HeadlinesBriefing favicon HeadlinesBriefing.com

AI Carb Counters Show Dangerous Inconsistency

Hacker News •
×

A preprint study sent 13 real‑world food photos to four leading language models—OpenAI’s GPT-5.4, Anthropic’s Claude Sonnet 4.6, Google Gemini 2.5 Pro and Gemini 3.1 Pro Preview—over 500 times each, totaling 26,904 queries. Even at the lowest randomness setting, every model produced different carbohydrate estimates for the same image, with variations large enough to trigger hypoglycaemia, making the results alarming for anyone relying on AI‑driven carb trackers.

Variation differed by model. Claude’s estimates stayed within a 5 % coefficient of variation for most dishes, while Gemini 2.5 Pro swung over 10‑20 % and sometimes spanned 429 g of carbs—a 42.9‑unit insulin discrepancy on a single paella photo. GPT‑5.4 showed the widest spread, averaging a 74 g carb count for a 40 g reference sandwich. Such inconsistency undermines trust in automated nutrition advice.

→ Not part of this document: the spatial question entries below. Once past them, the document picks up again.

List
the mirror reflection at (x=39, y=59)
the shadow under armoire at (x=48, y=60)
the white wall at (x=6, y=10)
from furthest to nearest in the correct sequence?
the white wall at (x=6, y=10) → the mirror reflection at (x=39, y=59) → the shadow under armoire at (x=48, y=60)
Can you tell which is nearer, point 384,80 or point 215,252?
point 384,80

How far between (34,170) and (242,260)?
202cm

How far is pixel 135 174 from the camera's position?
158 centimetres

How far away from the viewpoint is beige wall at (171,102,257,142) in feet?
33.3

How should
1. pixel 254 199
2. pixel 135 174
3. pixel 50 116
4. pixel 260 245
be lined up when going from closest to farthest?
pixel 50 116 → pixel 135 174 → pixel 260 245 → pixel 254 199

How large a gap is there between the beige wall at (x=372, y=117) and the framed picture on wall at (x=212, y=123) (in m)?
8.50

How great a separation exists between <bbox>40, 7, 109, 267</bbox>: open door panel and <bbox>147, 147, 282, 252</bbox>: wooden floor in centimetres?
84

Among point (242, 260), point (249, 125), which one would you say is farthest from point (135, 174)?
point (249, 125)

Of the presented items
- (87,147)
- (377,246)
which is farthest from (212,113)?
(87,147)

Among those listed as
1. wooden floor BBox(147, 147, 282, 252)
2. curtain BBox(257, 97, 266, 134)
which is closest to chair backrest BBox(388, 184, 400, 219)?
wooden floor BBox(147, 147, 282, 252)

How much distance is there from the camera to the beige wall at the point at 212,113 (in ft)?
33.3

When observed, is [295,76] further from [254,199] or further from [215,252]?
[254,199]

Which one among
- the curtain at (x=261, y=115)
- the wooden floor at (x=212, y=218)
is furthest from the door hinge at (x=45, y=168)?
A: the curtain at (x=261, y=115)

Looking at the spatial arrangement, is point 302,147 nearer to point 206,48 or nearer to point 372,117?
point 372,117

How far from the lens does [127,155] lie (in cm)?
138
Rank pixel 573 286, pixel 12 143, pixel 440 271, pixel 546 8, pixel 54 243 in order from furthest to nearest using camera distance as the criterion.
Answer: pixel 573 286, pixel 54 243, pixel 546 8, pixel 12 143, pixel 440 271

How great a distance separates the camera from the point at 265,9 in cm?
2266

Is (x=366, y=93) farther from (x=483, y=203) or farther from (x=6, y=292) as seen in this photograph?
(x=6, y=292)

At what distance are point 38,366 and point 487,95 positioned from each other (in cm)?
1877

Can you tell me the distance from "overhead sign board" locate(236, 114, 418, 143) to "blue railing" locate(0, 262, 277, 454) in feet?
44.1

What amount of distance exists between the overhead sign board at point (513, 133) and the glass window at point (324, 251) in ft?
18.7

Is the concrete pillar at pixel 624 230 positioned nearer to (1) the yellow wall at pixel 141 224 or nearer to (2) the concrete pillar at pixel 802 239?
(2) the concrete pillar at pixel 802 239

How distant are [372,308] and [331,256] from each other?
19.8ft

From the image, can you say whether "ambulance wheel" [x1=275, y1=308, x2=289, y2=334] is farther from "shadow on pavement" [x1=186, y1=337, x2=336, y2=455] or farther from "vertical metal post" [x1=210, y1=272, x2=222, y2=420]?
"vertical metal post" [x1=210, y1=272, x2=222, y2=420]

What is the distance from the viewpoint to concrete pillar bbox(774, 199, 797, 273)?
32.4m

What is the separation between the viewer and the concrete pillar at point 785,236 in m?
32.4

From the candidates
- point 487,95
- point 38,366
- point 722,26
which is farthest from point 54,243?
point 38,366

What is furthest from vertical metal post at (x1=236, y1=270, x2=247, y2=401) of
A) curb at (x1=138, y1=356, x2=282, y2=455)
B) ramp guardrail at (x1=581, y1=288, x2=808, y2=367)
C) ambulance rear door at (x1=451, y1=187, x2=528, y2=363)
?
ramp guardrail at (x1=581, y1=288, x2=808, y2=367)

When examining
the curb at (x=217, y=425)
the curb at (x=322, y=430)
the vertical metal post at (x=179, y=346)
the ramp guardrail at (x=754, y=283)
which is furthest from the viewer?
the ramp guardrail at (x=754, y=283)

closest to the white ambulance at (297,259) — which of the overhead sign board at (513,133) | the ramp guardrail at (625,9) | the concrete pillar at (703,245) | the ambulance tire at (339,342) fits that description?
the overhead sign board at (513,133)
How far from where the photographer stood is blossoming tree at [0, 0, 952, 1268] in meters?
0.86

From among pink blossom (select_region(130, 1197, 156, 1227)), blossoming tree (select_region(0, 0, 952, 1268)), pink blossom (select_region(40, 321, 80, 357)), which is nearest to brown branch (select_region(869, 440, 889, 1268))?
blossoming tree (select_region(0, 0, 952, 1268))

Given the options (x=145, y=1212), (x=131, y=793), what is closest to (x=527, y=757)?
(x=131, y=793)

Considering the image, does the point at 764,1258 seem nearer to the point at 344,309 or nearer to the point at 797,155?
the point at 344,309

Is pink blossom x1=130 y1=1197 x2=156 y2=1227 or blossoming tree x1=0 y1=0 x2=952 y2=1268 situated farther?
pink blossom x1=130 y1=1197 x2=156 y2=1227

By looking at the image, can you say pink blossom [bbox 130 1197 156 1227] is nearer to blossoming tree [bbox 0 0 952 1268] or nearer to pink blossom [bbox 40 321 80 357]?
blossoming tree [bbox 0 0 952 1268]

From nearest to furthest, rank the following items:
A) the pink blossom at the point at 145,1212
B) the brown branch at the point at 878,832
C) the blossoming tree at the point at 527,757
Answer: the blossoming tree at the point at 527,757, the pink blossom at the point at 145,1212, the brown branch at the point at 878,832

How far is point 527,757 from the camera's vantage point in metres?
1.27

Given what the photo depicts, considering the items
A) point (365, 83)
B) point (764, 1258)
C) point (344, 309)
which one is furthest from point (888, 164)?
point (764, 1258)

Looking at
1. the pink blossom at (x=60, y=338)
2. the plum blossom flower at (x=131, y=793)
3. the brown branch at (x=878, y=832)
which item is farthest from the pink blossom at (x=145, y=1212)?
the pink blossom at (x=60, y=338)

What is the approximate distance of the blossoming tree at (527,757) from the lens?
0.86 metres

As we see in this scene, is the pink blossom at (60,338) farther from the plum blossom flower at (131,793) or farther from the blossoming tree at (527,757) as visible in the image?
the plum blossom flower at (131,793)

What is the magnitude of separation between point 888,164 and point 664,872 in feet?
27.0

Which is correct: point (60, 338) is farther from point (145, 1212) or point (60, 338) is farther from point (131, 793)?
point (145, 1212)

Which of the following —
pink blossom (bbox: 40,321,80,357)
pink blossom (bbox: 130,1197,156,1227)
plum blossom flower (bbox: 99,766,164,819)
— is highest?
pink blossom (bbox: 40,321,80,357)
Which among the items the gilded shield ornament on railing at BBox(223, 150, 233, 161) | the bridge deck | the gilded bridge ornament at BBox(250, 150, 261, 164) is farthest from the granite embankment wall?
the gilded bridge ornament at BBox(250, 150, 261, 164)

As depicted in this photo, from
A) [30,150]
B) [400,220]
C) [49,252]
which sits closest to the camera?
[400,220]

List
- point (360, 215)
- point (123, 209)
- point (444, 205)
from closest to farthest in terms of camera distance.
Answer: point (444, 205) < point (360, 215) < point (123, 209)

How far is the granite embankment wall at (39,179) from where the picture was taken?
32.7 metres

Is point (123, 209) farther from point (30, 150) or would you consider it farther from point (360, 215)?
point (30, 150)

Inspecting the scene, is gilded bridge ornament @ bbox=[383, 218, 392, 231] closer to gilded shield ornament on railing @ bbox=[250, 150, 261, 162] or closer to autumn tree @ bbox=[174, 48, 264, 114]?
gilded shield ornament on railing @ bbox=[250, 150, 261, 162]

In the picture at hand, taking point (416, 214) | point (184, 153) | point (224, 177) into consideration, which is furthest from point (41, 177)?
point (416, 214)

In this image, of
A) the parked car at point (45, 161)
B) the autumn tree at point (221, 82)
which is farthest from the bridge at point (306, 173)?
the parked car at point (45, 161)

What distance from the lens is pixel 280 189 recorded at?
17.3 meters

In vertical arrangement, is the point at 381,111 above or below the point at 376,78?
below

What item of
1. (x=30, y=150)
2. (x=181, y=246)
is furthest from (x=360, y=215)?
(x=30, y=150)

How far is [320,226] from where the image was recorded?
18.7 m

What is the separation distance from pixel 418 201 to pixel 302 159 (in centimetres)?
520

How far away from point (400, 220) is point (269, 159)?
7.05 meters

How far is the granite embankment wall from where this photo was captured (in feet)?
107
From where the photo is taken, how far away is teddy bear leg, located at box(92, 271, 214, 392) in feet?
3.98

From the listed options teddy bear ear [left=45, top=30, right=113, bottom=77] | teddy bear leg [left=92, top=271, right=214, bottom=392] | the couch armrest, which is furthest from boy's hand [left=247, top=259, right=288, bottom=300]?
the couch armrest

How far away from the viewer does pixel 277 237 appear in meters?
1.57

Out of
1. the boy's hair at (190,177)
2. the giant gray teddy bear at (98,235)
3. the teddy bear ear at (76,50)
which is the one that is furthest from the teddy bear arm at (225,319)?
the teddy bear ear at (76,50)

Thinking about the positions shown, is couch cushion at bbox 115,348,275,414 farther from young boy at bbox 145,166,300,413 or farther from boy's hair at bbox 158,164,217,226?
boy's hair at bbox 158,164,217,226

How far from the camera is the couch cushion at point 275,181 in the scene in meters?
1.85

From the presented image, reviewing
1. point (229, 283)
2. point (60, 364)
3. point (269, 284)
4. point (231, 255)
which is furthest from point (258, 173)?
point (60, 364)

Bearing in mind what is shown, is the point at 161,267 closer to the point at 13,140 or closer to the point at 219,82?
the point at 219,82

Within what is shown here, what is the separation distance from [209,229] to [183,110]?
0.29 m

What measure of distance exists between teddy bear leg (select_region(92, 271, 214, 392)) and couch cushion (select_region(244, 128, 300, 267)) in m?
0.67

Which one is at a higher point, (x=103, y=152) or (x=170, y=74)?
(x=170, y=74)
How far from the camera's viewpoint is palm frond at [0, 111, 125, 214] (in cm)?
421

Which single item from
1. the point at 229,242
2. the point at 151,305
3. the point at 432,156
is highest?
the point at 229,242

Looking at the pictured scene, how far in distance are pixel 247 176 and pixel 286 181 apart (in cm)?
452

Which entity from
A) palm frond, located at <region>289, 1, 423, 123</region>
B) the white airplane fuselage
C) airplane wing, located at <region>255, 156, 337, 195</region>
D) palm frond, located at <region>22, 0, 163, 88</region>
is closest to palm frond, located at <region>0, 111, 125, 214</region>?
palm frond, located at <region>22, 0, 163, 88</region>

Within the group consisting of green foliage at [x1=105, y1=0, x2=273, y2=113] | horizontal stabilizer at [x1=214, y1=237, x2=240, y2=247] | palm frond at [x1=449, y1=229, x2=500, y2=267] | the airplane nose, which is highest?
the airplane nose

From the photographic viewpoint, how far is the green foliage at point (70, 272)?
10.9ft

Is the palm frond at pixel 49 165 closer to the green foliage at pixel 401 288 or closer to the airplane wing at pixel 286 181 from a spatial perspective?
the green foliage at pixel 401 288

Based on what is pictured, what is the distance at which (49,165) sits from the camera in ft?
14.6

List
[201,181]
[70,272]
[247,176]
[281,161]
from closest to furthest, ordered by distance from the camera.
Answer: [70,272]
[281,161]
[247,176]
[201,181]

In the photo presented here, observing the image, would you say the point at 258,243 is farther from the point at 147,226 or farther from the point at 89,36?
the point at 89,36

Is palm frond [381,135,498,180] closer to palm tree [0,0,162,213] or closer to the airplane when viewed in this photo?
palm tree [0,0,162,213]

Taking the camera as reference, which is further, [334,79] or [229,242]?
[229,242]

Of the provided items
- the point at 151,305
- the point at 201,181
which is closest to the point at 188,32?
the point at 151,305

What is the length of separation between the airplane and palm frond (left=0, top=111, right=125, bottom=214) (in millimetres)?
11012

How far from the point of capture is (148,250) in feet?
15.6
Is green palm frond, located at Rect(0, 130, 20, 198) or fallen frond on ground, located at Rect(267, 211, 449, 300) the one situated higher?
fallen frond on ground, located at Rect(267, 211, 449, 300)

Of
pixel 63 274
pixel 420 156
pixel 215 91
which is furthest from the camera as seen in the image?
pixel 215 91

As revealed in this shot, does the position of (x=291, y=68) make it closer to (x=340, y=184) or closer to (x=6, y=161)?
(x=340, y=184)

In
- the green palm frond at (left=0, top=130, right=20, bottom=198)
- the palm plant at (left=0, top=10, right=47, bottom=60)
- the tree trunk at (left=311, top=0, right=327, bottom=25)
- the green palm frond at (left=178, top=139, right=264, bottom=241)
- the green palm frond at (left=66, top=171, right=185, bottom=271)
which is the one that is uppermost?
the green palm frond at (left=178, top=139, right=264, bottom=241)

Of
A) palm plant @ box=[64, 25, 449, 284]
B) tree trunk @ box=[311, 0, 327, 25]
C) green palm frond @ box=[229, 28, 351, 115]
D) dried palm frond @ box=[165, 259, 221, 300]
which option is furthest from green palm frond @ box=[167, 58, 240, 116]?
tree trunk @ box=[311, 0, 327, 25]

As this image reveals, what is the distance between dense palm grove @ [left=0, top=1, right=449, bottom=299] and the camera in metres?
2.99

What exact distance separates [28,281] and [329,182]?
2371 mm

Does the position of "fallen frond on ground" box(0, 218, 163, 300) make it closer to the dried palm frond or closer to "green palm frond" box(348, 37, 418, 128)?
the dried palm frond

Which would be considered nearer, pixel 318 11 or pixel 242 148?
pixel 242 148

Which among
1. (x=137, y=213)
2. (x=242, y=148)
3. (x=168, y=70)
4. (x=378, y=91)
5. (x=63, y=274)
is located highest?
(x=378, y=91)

Confidence scores from all four models proved useless; correlation with actual accuracy hovered near zero, and high‑confidence outputs were often the least accurate. Because a diabetes app returns only a single number, users cannot gauge whether they received a typical estimate or an extreme outlier. Regulators should treat these tools as experimental, reinforcing warnings against using generic LLMs for insulin dosing.